As a type of immunogenic cell death, ferroptosis participates in the creation of immunoactive tumor microenvironments. However, knowledge of spatial location of tumor cells with ferroptosis signature in tumor environments and the role of ferroptotic stress in inducing the expression of immune‐related molecules in cancer cells is limited. Here the spatial association of the transcriptomic signatures is demonstrated for ferroptosis and inflammation/immune activation located in the invasive front of head and neck squamous cell carcinoma (HNSCC).
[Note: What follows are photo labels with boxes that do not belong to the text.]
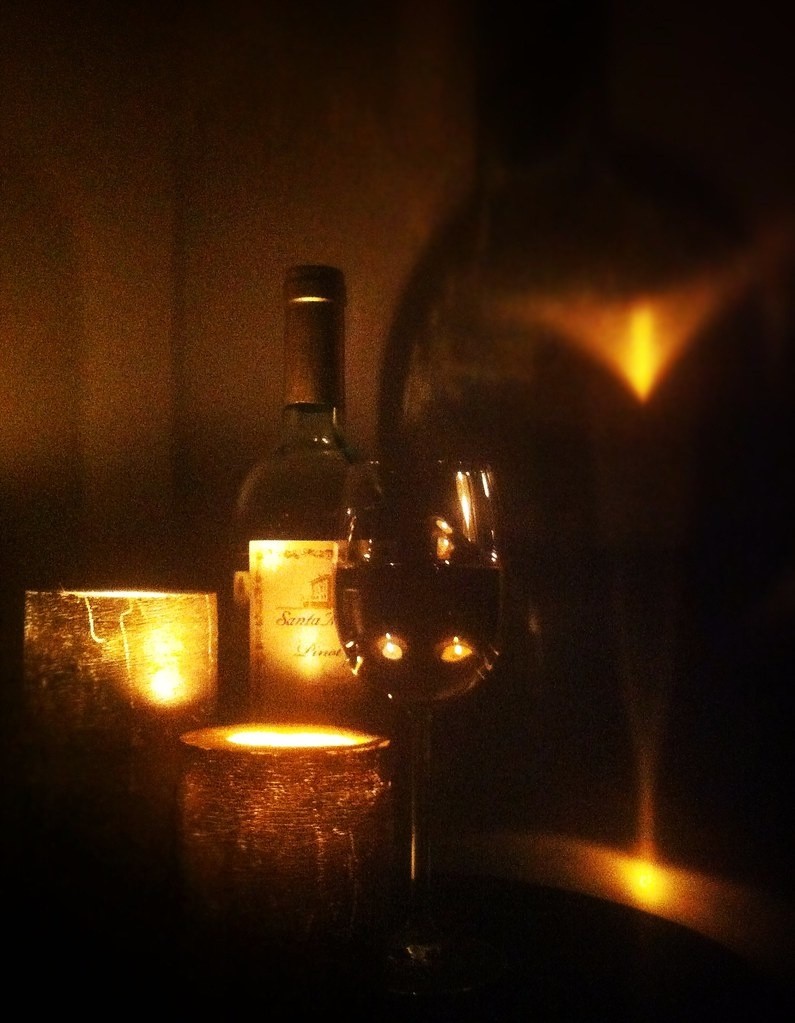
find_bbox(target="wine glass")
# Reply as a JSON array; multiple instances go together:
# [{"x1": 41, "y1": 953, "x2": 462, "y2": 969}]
[{"x1": 331, "y1": 458, "x2": 513, "y2": 962}]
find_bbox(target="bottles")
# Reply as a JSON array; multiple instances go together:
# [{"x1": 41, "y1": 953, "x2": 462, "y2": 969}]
[{"x1": 223, "y1": 263, "x2": 381, "y2": 738}]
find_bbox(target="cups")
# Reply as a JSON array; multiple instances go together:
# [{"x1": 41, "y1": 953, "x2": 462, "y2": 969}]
[{"x1": 20, "y1": 586, "x2": 389, "y2": 936}]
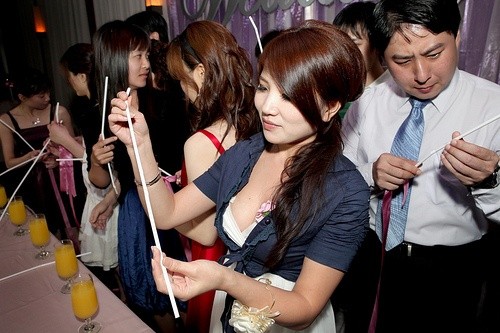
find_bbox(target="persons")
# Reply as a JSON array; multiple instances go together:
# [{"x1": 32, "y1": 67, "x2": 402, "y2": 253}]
[
  {"x1": 108, "y1": 19, "x2": 370, "y2": 332},
  {"x1": 341, "y1": 0, "x2": 500, "y2": 332},
  {"x1": 88, "y1": 19, "x2": 188, "y2": 326},
  {"x1": 47, "y1": 43, "x2": 126, "y2": 302},
  {"x1": 332, "y1": 1, "x2": 386, "y2": 120},
  {"x1": 142, "y1": 40, "x2": 167, "y2": 89},
  {"x1": 156, "y1": 19, "x2": 263, "y2": 333},
  {"x1": 124, "y1": 12, "x2": 169, "y2": 45},
  {"x1": 0, "y1": 74, "x2": 79, "y2": 252}
]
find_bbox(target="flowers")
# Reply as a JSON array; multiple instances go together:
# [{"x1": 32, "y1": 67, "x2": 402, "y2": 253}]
[{"x1": 255, "y1": 200, "x2": 276, "y2": 223}]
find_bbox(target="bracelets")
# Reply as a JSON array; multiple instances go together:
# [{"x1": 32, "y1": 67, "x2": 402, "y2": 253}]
[{"x1": 133, "y1": 171, "x2": 162, "y2": 186}]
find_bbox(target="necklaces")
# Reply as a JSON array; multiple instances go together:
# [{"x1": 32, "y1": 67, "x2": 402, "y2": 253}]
[{"x1": 21, "y1": 108, "x2": 42, "y2": 125}]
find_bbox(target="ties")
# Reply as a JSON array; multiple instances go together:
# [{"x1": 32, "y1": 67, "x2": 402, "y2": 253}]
[{"x1": 375, "y1": 98, "x2": 428, "y2": 252}]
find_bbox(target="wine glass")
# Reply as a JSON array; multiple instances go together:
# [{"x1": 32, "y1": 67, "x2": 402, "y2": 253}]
[
  {"x1": 0, "y1": 187, "x2": 8, "y2": 217},
  {"x1": 8, "y1": 197, "x2": 28, "y2": 237},
  {"x1": 28, "y1": 213, "x2": 54, "y2": 260},
  {"x1": 71, "y1": 272, "x2": 102, "y2": 333},
  {"x1": 53, "y1": 239, "x2": 79, "y2": 294}
]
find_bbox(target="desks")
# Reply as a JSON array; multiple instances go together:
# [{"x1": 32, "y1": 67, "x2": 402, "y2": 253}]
[{"x1": 0, "y1": 198, "x2": 156, "y2": 333}]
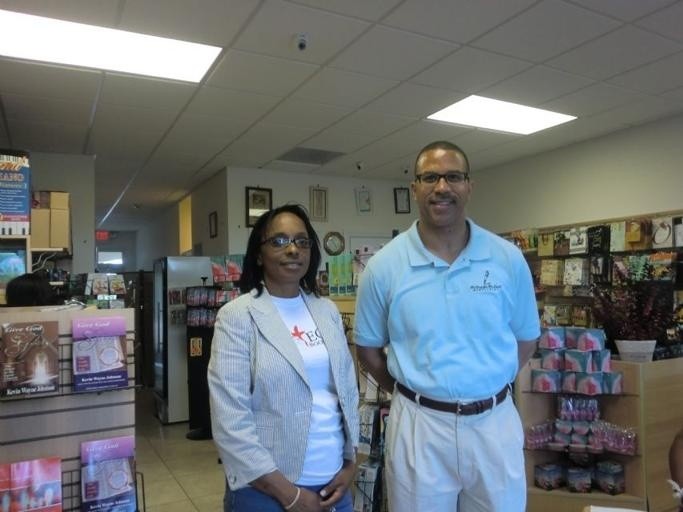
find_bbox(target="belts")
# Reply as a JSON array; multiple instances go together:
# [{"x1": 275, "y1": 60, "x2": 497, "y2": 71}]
[{"x1": 394, "y1": 379, "x2": 509, "y2": 417}]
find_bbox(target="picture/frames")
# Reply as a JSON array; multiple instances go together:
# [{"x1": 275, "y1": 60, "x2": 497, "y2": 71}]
[
  {"x1": 393, "y1": 187, "x2": 410, "y2": 213},
  {"x1": 310, "y1": 186, "x2": 329, "y2": 222},
  {"x1": 209, "y1": 211, "x2": 217, "y2": 238},
  {"x1": 245, "y1": 186, "x2": 272, "y2": 228},
  {"x1": 356, "y1": 187, "x2": 373, "y2": 216}
]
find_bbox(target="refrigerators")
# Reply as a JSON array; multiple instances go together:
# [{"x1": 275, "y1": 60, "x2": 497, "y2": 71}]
[{"x1": 152, "y1": 255, "x2": 214, "y2": 424}]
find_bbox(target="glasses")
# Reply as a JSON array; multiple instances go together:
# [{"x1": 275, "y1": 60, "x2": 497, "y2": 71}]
[
  {"x1": 414, "y1": 170, "x2": 468, "y2": 184},
  {"x1": 256, "y1": 234, "x2": 314, "y2": 251}
]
The association between ferroptosis signature and inflammation/immune activation is more prominent in HPV‐negative HNSCC compared to HPV‐positive ones. Ferroptotic stress induces PD‐L1 expression through reactive oxygen species (ROS)‐elicited NF‐κB signaling pathway and calcium influx. Priming murine HNSCC with the ferroptosis inducer sensitizes tumors to anti‐PD‐L1 antibody treatment. A positive correlation between the ferroptosis signature and the active immune cell profile is shown in the HNSCC samples. This study reveals a subgroup of ferroptotic HNSCC with immune‐active signatures and indicates the potential of priming HNSCC with ferroptosis inducers to increase the antitumor efficacy of immune checkpoint inhibitors. Ferroptosis stress elicits PD‐L1 expression in head and neck cancer cells and modulates tumor microenvironments to an immune‐active state, highlighting the potential of priming tumors with ferroptosis inducers to potentiate the antitumor efficacy of immunotherapy.